Do this => Return the entries below verbatim, line for line.

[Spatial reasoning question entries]
----
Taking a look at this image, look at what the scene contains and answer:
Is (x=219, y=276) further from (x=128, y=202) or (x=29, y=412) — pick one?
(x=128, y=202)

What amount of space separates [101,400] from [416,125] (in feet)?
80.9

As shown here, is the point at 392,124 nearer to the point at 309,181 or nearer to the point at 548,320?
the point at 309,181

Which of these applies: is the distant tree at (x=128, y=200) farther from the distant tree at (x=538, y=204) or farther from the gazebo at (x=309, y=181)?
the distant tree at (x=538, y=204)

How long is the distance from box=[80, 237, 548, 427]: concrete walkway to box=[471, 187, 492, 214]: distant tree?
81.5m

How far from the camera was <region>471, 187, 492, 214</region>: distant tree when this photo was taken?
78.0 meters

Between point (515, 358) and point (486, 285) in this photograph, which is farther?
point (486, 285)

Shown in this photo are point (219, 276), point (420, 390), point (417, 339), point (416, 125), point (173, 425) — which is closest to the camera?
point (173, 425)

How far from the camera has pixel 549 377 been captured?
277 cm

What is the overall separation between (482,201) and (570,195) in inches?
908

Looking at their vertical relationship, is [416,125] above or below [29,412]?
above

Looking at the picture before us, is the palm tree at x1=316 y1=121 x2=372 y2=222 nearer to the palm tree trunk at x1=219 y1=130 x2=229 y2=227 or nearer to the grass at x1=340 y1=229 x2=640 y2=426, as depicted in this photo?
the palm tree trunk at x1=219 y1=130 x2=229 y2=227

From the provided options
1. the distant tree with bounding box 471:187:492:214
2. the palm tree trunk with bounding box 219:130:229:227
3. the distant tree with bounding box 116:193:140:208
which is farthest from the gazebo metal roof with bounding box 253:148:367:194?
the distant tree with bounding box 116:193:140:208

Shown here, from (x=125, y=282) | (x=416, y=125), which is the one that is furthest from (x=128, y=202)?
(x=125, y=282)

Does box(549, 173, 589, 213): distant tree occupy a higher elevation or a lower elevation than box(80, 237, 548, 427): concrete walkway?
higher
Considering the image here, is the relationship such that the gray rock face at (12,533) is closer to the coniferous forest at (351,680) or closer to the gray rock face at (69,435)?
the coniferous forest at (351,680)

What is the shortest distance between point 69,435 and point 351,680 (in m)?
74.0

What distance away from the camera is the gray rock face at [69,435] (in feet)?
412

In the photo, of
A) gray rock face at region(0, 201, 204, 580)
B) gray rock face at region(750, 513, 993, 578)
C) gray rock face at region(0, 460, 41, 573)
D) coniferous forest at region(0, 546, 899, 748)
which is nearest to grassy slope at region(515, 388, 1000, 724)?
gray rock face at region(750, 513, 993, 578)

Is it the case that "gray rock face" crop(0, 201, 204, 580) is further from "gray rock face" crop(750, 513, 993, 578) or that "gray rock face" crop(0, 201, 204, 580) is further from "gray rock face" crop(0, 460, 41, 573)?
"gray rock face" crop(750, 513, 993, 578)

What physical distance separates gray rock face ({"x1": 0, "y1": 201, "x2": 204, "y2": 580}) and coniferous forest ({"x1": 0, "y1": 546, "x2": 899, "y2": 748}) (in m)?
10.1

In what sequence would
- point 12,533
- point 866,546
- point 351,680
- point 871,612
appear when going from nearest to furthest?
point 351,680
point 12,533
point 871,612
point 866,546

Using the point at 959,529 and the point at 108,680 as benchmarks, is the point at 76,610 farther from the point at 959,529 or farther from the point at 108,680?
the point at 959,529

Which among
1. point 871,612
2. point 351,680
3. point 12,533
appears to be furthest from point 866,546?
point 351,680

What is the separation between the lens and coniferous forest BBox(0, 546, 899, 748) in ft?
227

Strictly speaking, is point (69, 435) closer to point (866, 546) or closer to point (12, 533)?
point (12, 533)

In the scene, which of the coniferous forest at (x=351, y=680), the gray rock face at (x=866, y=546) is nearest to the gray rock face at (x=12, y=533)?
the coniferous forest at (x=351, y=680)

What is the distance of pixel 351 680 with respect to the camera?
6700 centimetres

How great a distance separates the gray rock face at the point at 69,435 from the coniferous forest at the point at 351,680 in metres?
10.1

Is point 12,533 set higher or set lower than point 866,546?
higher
----
Finished answer =>
Taking a look at this image, look at what the scene contains and answer:
Is (x=219, y=276) further from (x=128, y=202) or (x=29, y=412) — pick one?
(x=128, y=202)

What amount of space separates [101,400] from [416,125] (in feet)?
80.9

As shown here, is the point at 392,124 nearer to the point at 309,181 or nearer to the point at 548,320?
the point at 309,181

Which of these applies: is the distant tree at (x=128, y=200) farther from the distant tree at (x=538, y=204) or farther from the gazebo at (x=309, y=181)?
the distant tree at (x=538, y=204)

How long is the distance from box=[80, 237, 548, 427]: concrete walkway to box=[471, 187, 492, 214]: distant tree?
81.5m

How far from the camera was <region>471, 187, 492, 214</region>: distant tree when this photo was taken?
78.0 meters

Between point (515, 358) and point (486, 285) in this photograph, which is farther?
point (486, 285)

Shown in this photo are point (219, 276), point (420, 390), point (417, 339), point (416, 125), point (173, 425) — which is closest to the camera?
point (173, 425)

How far from the camera has pixel 549 377 been captured?
277 cm

What is the overall separation between (482,201) and (570,195) in inches?
908

Looking at their vertical relationship, is [416,125] above or below [29,412]?
above

Looking at the picture before us, is the palm tree at x1=316 y1=121 x2=372 y2=222 nearer to the palm tree trunk at x1=219 y1=130 x2=229 y2=227 or nearer to the grass at x1=340 y1=229 x2=640 y2=426, as depicted in this photo?
the palm tree trunk at x1=219 y1=130 x2=229 y2=227

From the provided options
1. the distant tree with bounding box 471:187:492:214
2. the palm tree trunk with bounding box 219:130:229:227
3. the distant tree with bounding box 116:193:140:208
which is farthest from the gazebo metal roof with bounding box 253:148:367:194?
the distant tree with bounding box 116:193:140:208

Shown here, from (x=125, y=282) | (x=416, y=125), which is the one that is furthest from (x=128, y=202)?
(x=125, y=282)

Does box(549, 173, 589, 213): distant tree occupy a higher elevation or a lower elevation than box(80, 237, 548, 427): concrete walkway?
higher
Considering the image here, is the relationship such that the gray rock face at (12,533) is closer to the coniferous forest at (351,680) or closer to the gray rock face at (69,435)?
the coniferous forest at (351,680)

What is the shortest distance between point 69,435 and point 351,680 (in m)?
74.0

What distance away from the camera is the gray rock face at [69,435] (in feet)?
412

In the photo, of
A) gray rock face at region(0, 201, 204, 580)
B) gray rock face at region(750, 513, 993, 578)
C) gray rock face at region(0, 460, 41, 573)
D) coniferous forest at region(0, 546, 899, 748)
which is nearest to grassy slope at region(515, 388, 1000, 724)?
gray rock face at region(750, 513, 993, 578)

Is it the case that "gray rock face" crop(0, 201, 204, 580) is further from "gray rock face" crop(750, 513, 993, 578) or that "gray rock face" crop(0, 201, 204, 580) is further from "gray rock face" crop(0, 460, 41, 573)?
"gray rock face" crop(750, 513, 993, 578)

What physical distance separates gray rock face ({"x1": 0, "y1": 201, "x2": 204, "y2": 580}) and coniferous forest ({"x1": 0, "y1": 546, "x2": 899, "y2": 748}) (in m)?
10.1

In what sequence would
- point 12,533
- point 866,546
- point 351,680
- point 871,612
appear when going from nearest to furthest?
point 351,680
point 12,533
point 871,612
point 866,546

Using the point at 959,529 and the point at 108,680 as benchmarks, is the point at 76,610 farther from the point at 959,529 or farther from the point at 108,680?
the point at 959,529

Which among
1. point 871,612
2. point 351,680
3. point 12,533
appears to be furthest from point 866,546?
point 351,680

What is the separation between the lens and coniferous forest BBox(0, 546, 899, 748) in ft?
227

Strictly speaking, is point (69, 435) closer to point (866, 546) or closer to point (12, 533)?
point (12, 533)

In the scene, which of the coniferous forest at (x=351, y=680), the gray rock face at (x=866, y=546) is nearest to the gray rock face at (x=12, y=533)?
the coniferous forest at (x=351, y=680)

What is the distance of pixel 351 680 with respect to the camera?
6700 centimetres

How great a distance separates the gray rock face at the point at 69,435 from the coniferous forest at the point at 351,680 in metres?
10.1

Is point 12,533 set higher or set lower than point 866,546?
higher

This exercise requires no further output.